**Records shown**
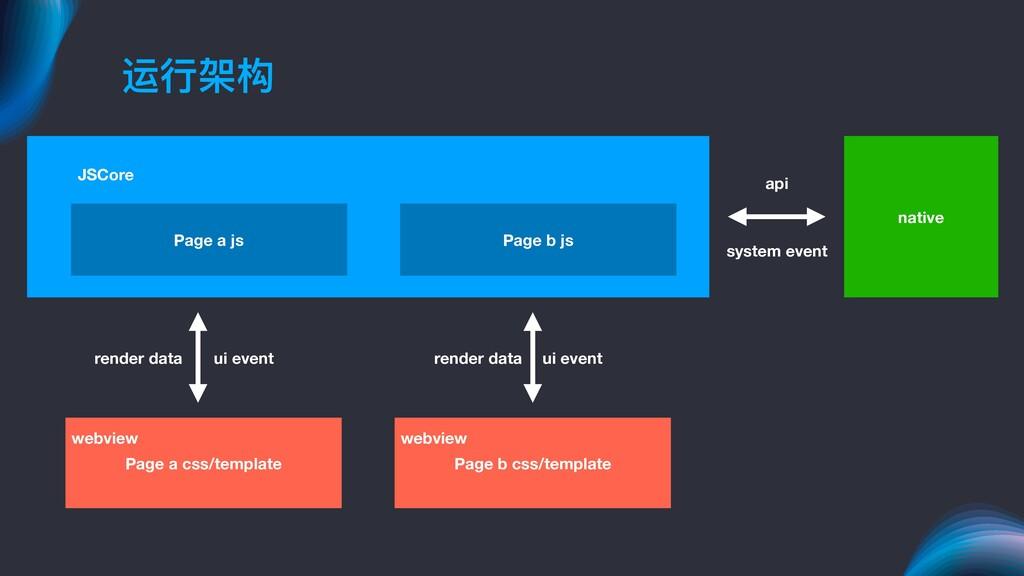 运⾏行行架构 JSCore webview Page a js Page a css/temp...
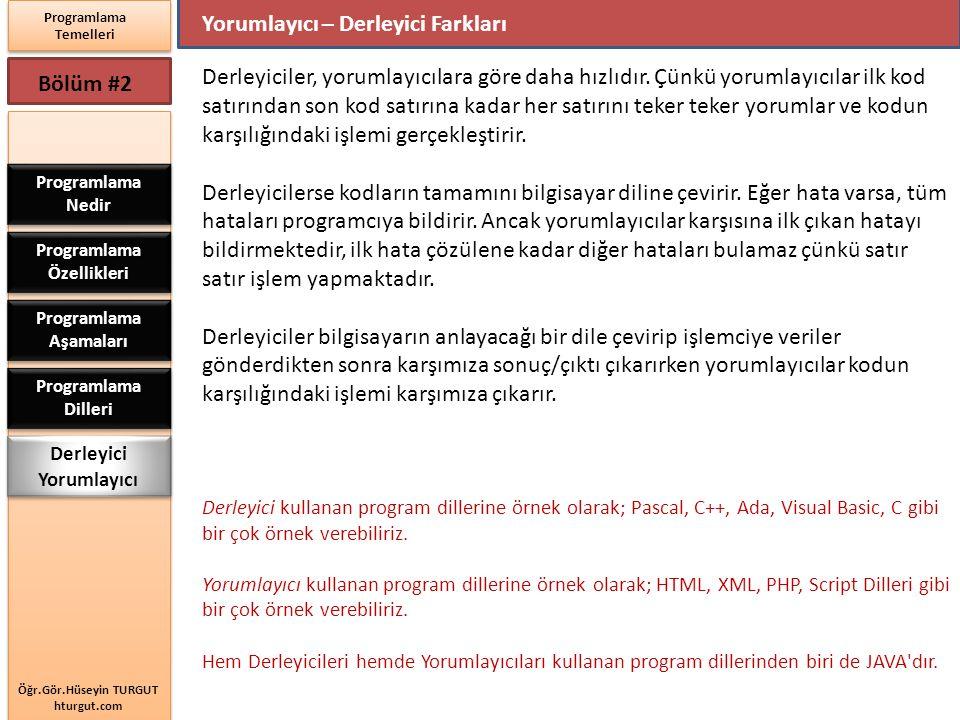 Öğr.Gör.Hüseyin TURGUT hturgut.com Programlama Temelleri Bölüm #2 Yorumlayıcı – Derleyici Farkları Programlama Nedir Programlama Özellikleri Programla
* * *
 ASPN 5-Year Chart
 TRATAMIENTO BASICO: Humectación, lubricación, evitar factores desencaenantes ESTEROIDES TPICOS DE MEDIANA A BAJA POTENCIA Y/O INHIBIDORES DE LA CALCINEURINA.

**Exercise**
What lines above run from the one with "运⾏行行架构 JSCore webview" to the one with "Öğr.Gör.Hüseyin TURGUT hturgut.com"? Give them again exactly, ends included, and leave the pictures out.

**Answer box**
 运⾏行行架构 JSCore webview Page a js Page a css/temp...
 Öğr.Gör.Hüseyin TURGUT hturgut.com Programlama Temelleri Bölüm #2 Yorumlayıcı – Derleyici Farkları Programlama Nedir Programlama Özellikleri Programla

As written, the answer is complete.